Benchmark Design and Methodology
MLPerf Automotive establishes a robust framework for assessing the performance of ML systems in automotive environments. Unlike existing benchmarks targeting datacenters, mobile, or IoT applications, this benchmark is tailored to the distinct needs of automotive workloads, which are heavily perception-centric and demand stringent real-time processing capabilities. The benchmark suite includes tasks such as 2D object detection, 2D semantic segmentation, and 3D object detection, reflecting typical Advanced Driver Assistance Systems (ADAS) workloads.
The benchmark adheres to standardized protocols to ensure consistent and reproducible results. It offers two submission categories: closed and open. The closed category facilitates fair comparisons by enforcing strict guidelines, including prohibitions on retraining and caching. Conversely, the open category allows for greater flexibility, enabling model retraining and alternative implementations.
Unique Challenges of Automotive Workloads
Automotive ML applications face distinct challenges compared to other domains. The paper highlights the necessity for handling diverse and complex sensor data, imposing stringent latency requirements, and maintaining high safety standards. Automotive System-on-Chips (SoCs) need to balance computational power and power consumption across varying levels of autonomy, as defined by SAE International.

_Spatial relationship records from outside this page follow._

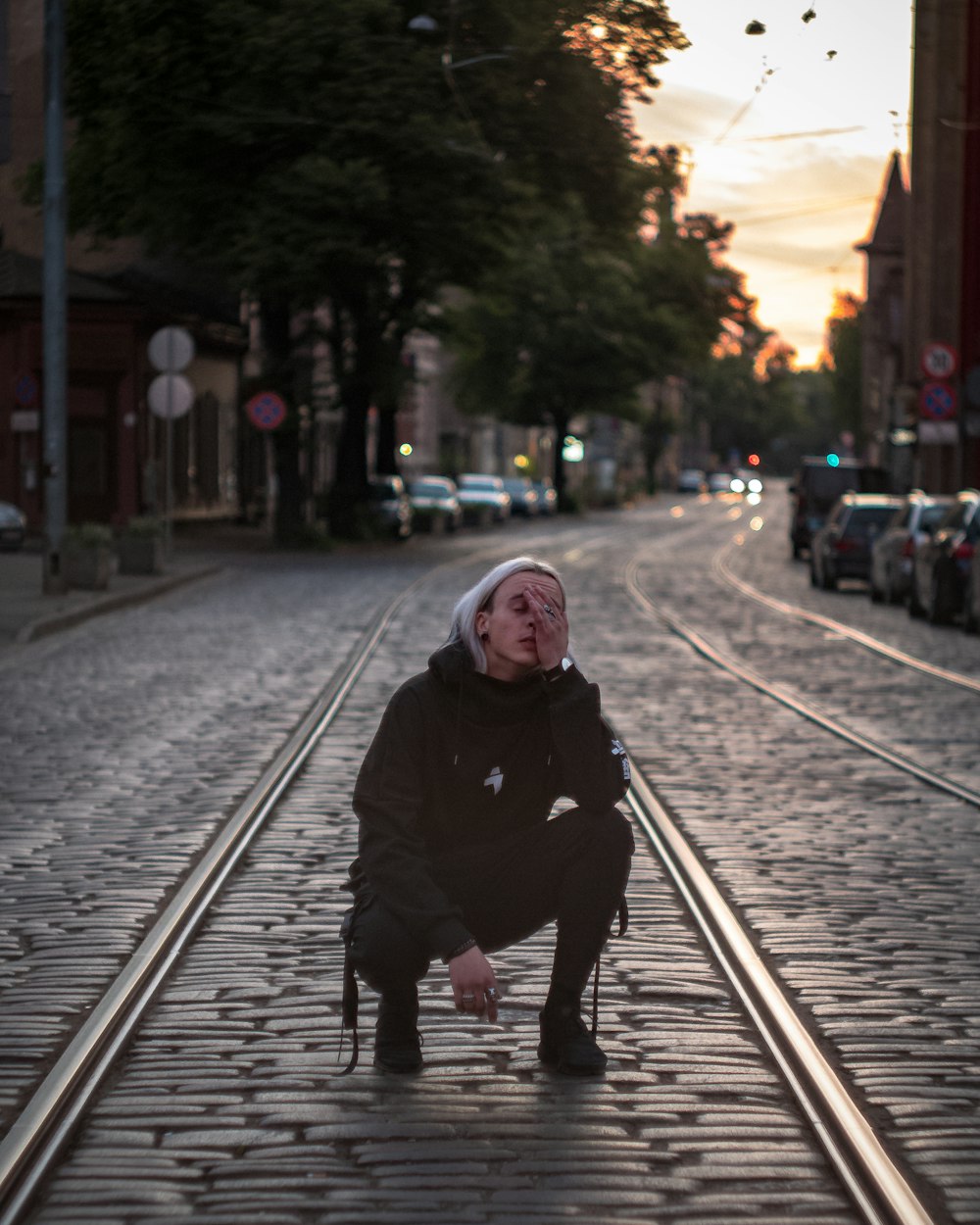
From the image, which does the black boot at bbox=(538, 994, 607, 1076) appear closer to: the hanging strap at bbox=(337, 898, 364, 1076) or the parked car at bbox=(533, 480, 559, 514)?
the hanging strap at bbox=(337, 898, 364, 1076)

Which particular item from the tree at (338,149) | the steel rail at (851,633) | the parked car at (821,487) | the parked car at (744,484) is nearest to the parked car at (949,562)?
the steel rail at (851,633)

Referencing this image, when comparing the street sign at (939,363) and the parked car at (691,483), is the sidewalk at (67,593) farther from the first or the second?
the parked car at (691,483)

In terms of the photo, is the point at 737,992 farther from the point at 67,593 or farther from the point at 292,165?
the point at 292,165

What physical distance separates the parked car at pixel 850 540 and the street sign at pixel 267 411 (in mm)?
11904

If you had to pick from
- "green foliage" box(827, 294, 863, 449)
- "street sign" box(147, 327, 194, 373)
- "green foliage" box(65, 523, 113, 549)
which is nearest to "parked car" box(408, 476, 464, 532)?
"street sign" box(147, 327, 194, 373)

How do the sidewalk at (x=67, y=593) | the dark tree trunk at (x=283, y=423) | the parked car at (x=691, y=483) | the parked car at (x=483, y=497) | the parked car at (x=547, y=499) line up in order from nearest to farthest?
1. the sidewalk at (x=67, y=593)
2. the dark tree trunk at (x=283, y=423)
3. the parked car at (x=483, y=497)
4. the parked car at (x=547, y=499)
5. the parked car at (x=691, y=483)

The benchmark's design accounts for these factors by selecting tasks and datasets pertinent to automotive systems. The initial benchmark iteration leverages models such as SSD, DeepLabv3+, and BEVFormer, chosen for their relevance to the different levels of driving autonomy and their representation of contemporary ML challenges in the automotive sector.
Dataset Selection and Challenges
Selecting appropriate datasets posed a significant challenge due to licensing constraints and the need for datasets that accurately reflect real-world driving scenarios. The MLPerf Automotive benchmark incorporates the nuScenes dataset for BEVFormer and a synthetic dataset from Cognata for SSD and DeepLabv3+. These datasets provide a comprehensive representation of driving conditions and are essential for evaluating model performance under diverse scenarios.
The paper underscores the importance of dataset diversity, encompassing various geographic locations, weather conditions, and sensor modalities, to ensure comprehensive performance assessments.
Submissions and Results
The first round of submissions for the benchmark attracted multiple participants, with results highlighting the efficacy and areas for improvement in current ML systems for automotive applications. Submissions spanned both the open and closed categories, with various optimization techniques employed, such as reduced precision formats like INT8 and FP16, to enhance performance.
Future Developments and Conclusion
The paper concludes by outlining plans for future iterations of the benchmark. These include expanding the scope to incorporate end-to-end autonomous driving models, introducing power measurement capabilities, and refining the submission categories to better differentiate between development and production-ready systems.
In summary, MLPerf Automotive presents a significant advancement in the standardization of performance evaluation for automotive ML systems. By addressing the unique challenges and requirements of this domain, the benchmark provides a crucial tool for guiding the development of more efficient and effective automotive ML solutions. The ongoing evolution of the benchmark will ensure its continued relevance and utility as the automotive industry progresses towards higher levels of autonomy and ML integration.